_What you have to do_:
Given the records underneath, please repeat exactly the lines from the line with "class: Aves" through the line with "scientific name: Bos taurus", passing over any picture.

_Exercise material_:

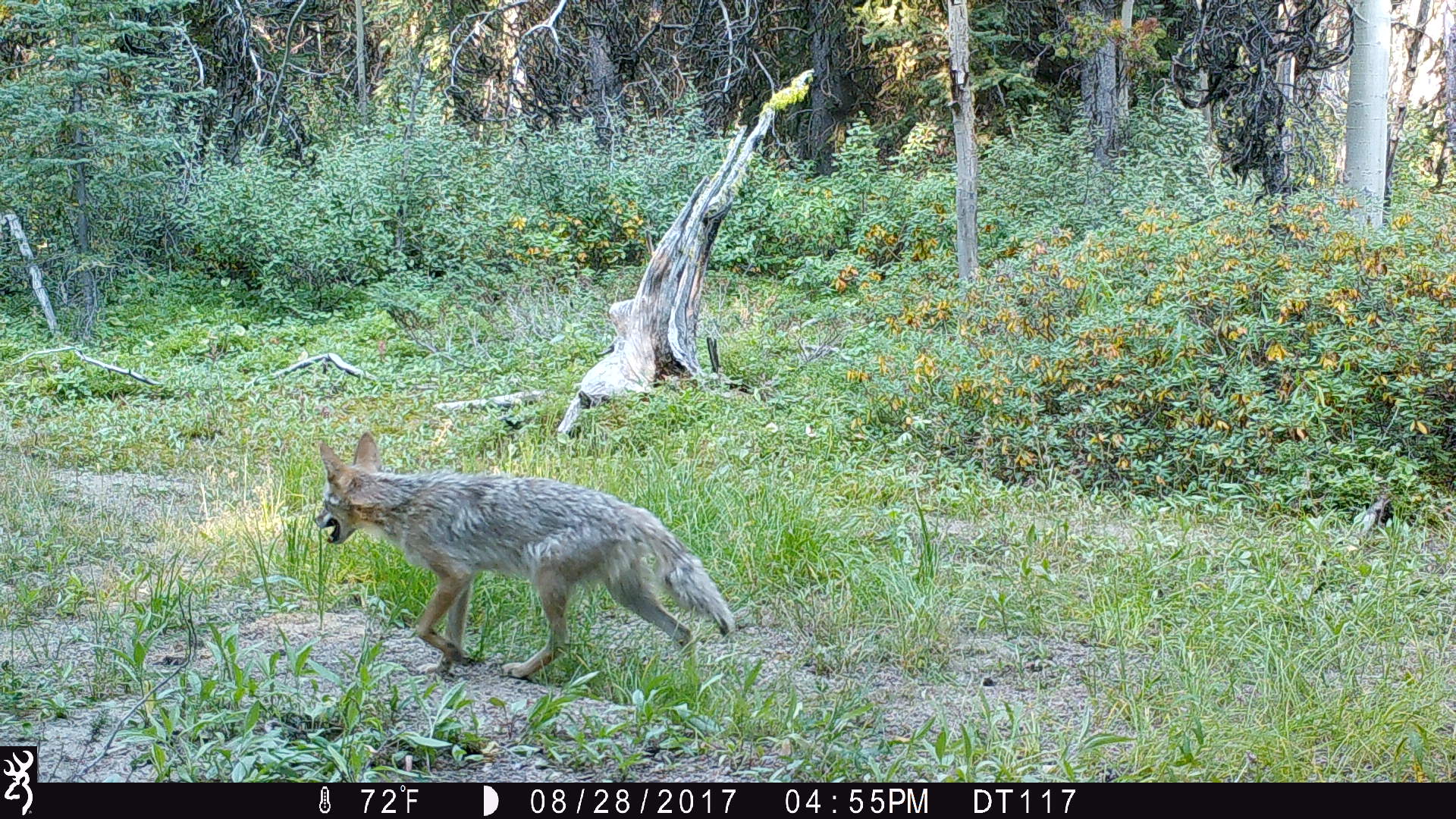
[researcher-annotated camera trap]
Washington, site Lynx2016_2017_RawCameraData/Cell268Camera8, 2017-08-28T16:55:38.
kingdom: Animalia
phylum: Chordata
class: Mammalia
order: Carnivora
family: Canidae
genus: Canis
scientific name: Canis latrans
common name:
--
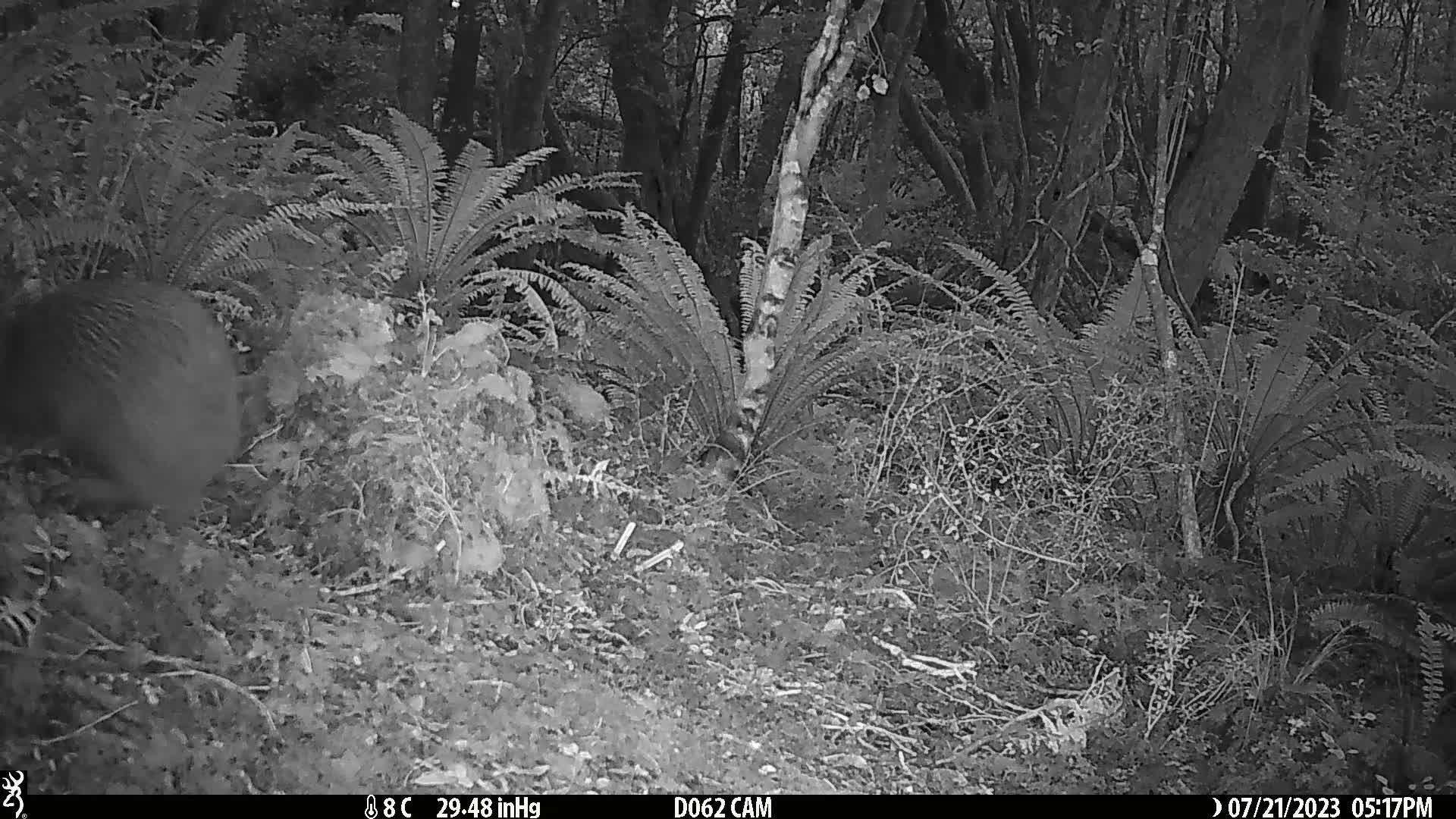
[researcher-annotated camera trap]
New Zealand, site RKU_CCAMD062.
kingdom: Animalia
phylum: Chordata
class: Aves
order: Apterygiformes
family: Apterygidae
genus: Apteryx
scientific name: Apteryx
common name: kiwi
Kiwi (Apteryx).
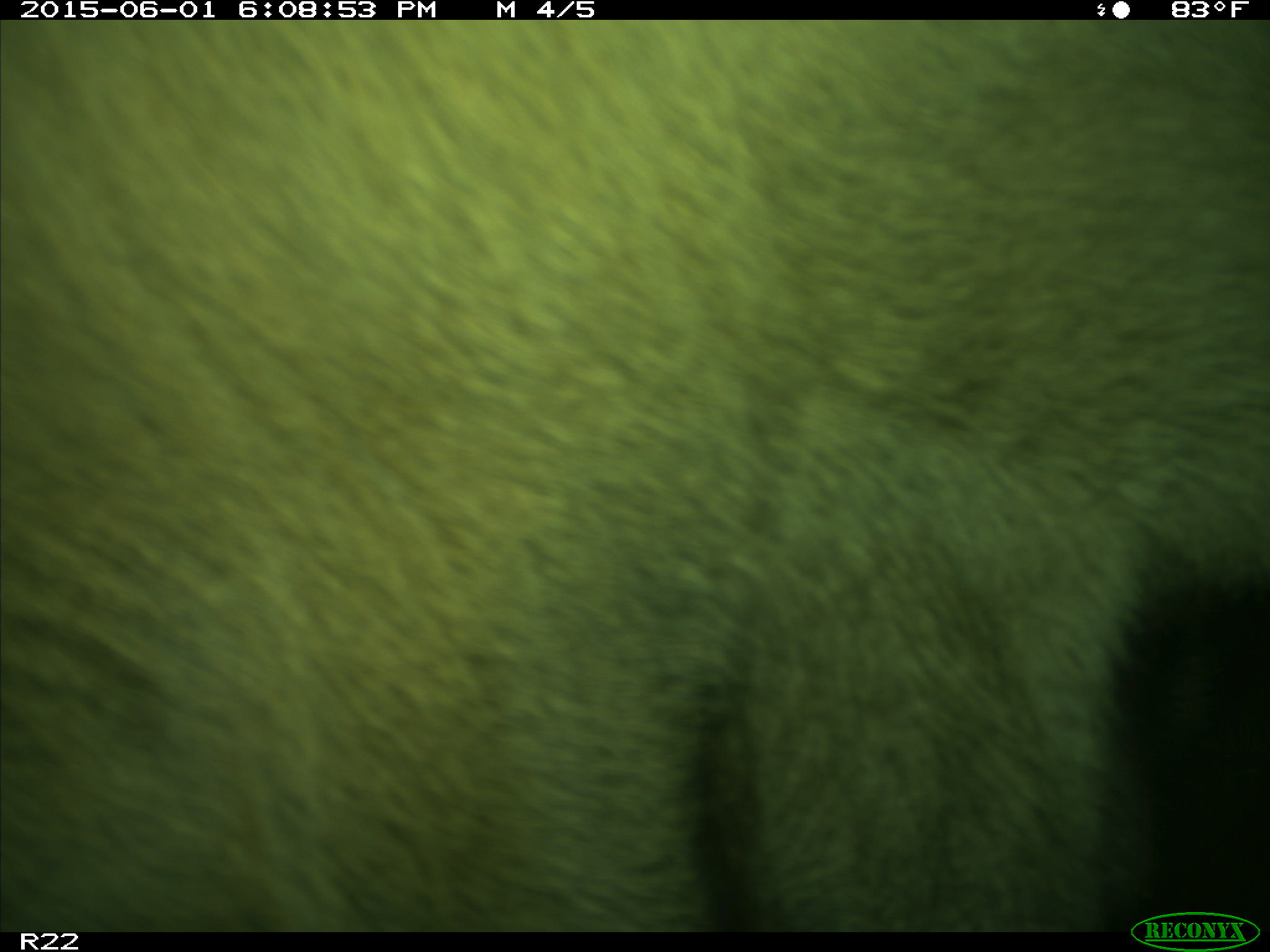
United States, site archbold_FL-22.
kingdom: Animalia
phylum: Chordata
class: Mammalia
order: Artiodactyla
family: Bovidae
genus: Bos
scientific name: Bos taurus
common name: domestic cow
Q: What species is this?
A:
--
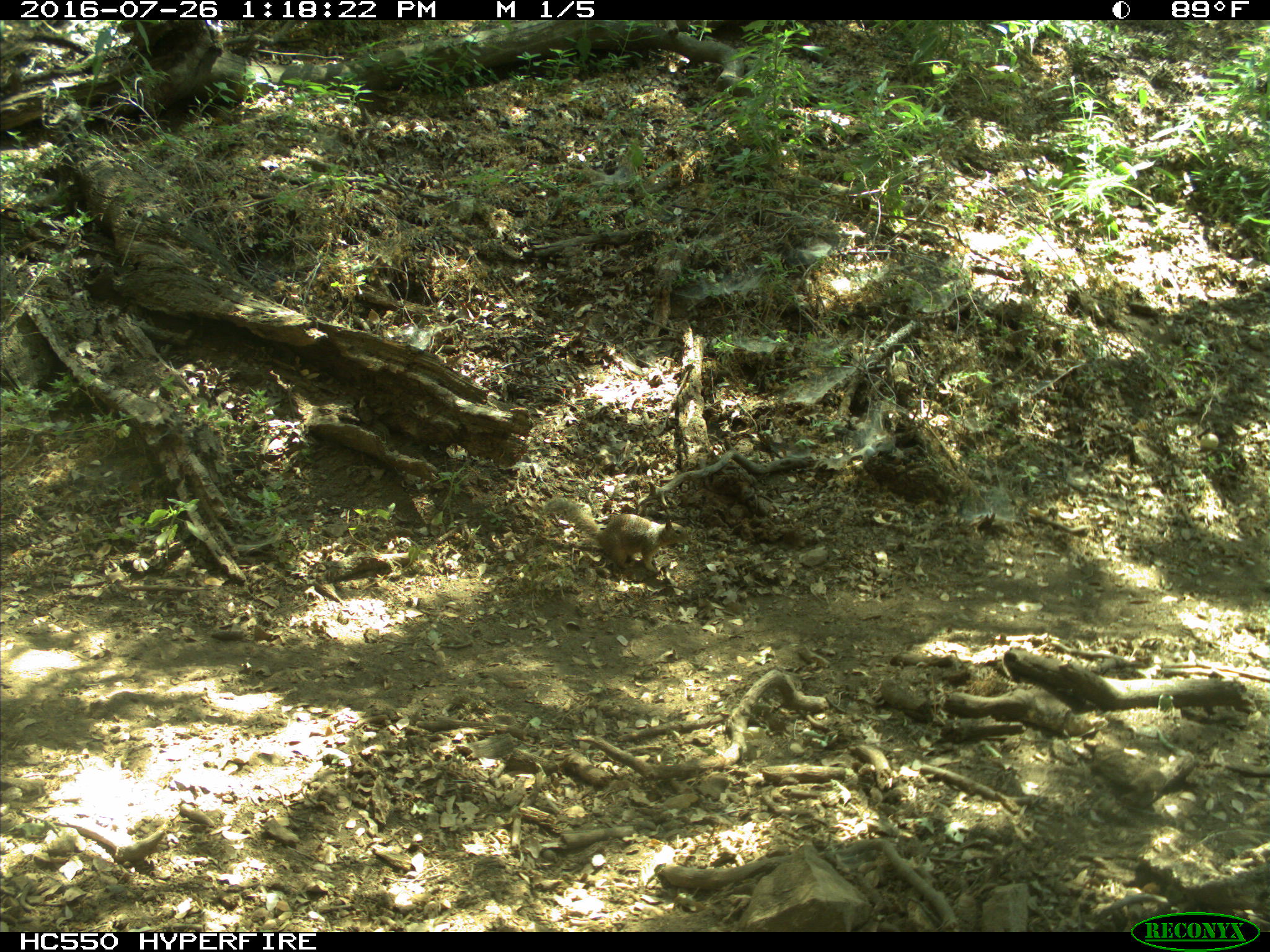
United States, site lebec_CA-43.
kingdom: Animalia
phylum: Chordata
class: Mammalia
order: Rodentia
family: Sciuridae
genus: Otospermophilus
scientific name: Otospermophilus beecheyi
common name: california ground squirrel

_Output of the exercise_:
class: Aves
order: Apterygiformes
family: Apterygidae
genus: Apteryx
scientific name: Apteryx
common name: kiwi
Kiwi (Apteryx).
United States, site archbold_FL-22.
kingdom: Animalia
phylum: Chordata
class: Mammalia
order: Artiodactyla
family: Bovidae
genus: Bos
scientific name: Bos taurus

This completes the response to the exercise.